:: EXTRACTED DATA

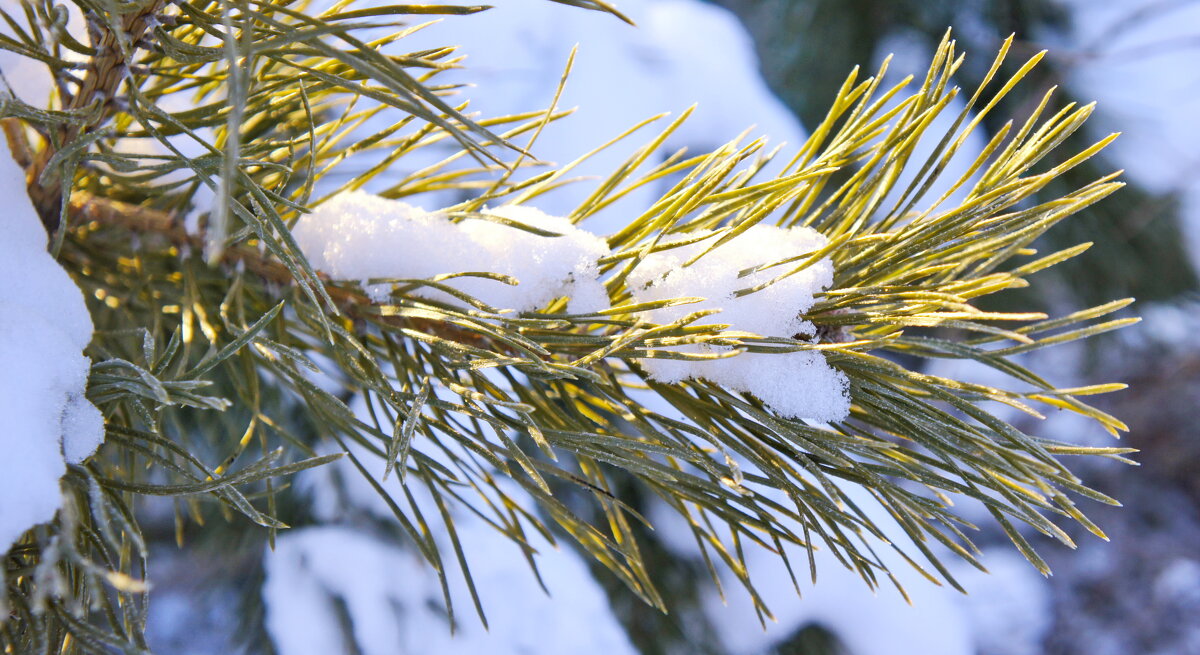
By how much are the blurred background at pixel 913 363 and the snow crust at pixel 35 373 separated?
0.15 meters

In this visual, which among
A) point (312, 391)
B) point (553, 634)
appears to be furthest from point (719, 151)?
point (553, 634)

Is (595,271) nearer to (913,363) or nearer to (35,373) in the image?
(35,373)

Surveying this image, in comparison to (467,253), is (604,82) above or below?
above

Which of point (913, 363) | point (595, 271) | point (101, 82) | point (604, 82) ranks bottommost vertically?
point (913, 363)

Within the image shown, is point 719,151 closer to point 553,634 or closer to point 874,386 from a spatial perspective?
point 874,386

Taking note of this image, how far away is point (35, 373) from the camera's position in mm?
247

::::

### INSTRUCTION
Copy out every record above word for word, leaving out the pictures.

### FULL OUTPUT
By how much are the blurred background at pixel 913 363 and the snow crust at pixel 35 373 separated?
0.15 meters

In this visual, which among
A) point (312, 391)
B) point (553, 634)
appears to be furthest from point (719, 151)?
point (553, 634)

Is (595,271) nearer to (913,363) or nearer to (35,373) in the image?
(35,373)

Surveying this image, in comparison to (467,253), is (604,82) above or below?
above

Which of point (913, 363) | point (595, 271) | point (101, 82) | point (604, 82) ranks bottommost vertically?
point (913, 363)

Within the image shown, is point 719,151 closer to point 553,634 or closer to point 874,386 from a spatial perspective?
point 874,386

Taking note of this image, how far away is point (35, 373) from the camera's position in mm?
247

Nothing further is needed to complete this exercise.